— Excerpt to read —
** start **

ASK HN: Master degree in CS - USA or Sweden? - JBiserkov

I'm about to finish my bachelor degree in informatics this spring.
What are the advantages/disadvantages of learning/living in Sweden/USA
======
tuukkah
Your question is not specific: Which school are you about to graduate from?
Which school do you plan to attend in Sweden or USA? What have you done this
far and what do you plan to do next? What do you strive for in your life?

At least, you should read <http://paulgraham.com/cities.html>

------
pmjordan
I guess it heavily depends on how much you're planning to spend. I'm not sure
if the EU-wide tuition equality is already in place for Bulgarian and Romanian
nationals, but if it is, that will make Sweden _substantially_ cheaper than
the US, unless you can get some kind of grant or scholarship.

EDIT: If you're planning to go to a top university, the US or the UK are
probably good places to go. Unfortunately, the Times' university table
[http://www.timeshighereducation.co.uk/hybrid.asp?typeCode=24...](http://www.timeshighereducation.co.uk/hybrid.asp?typeCode=243&pubCode=1)
seems to be down at the moment.

------
Ras_
Sweden/Finland: Free tuition. Only cost comes from the obligation that you
must be a member of the Student Government/Union. That's about $100 / year.
Living is more expensive than in the US.

If you are Bulgarian as your profile states, you come from inside the EU/EEA
area, thus also Danish universities would be free for you.

** end **

— Supplied material —
** start **

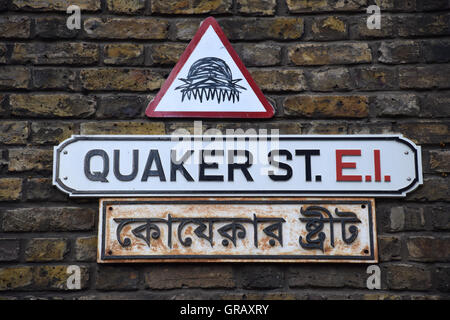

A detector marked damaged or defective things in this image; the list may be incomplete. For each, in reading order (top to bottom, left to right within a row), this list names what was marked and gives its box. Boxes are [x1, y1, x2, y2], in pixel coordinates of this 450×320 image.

rusty metal sign [97, 198, 376, 262]
rust stain on sign [96, 198, 378, 262]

** end **

— Complete the following —
[1] In the thread on getting a master's degree in the USA or Sweden, about how much does one reply say the required Student Union membership costs each year?
[2] Pick up the thread on getting a master's degree in the USA or Sweden right after its last sentence and write what follows.

— Answers to the exercise —
[1] About $100 a year.

[2]
If you want to build best networks for business, get into top universities in
the USA. Tuition isn't that much better. Start-up scene is also nearly non-
existent in Scandinavia - severe lack of funding opportunities.

If you plan to work in the USA, go to a US-based university. If in EU-area...

------
charlesju
Maybe I'm a little biased but I'm going to pick the USA, and in particular,
probably California. Here are 3 major reasons:

1\. Perfect weather

2\. Silicon Valley

3\. We have a good portion of the top technical schools in the world
(Stanford, Cal-Tech, Harvey Mudd, UC Berk, UCLA, USC), I think proportionally
more than any other area at least.

But ultimately it depends on what you want to do. I personally go to UCLA,
it's an awesome school, the faculty is great, the curriculum is challenging,
and everyone is very friendly. I would recommend it, contact me if you want
more information, charlesju[at]g-m-a-i-l(dot)com

------
cinkler
It depends where are you from.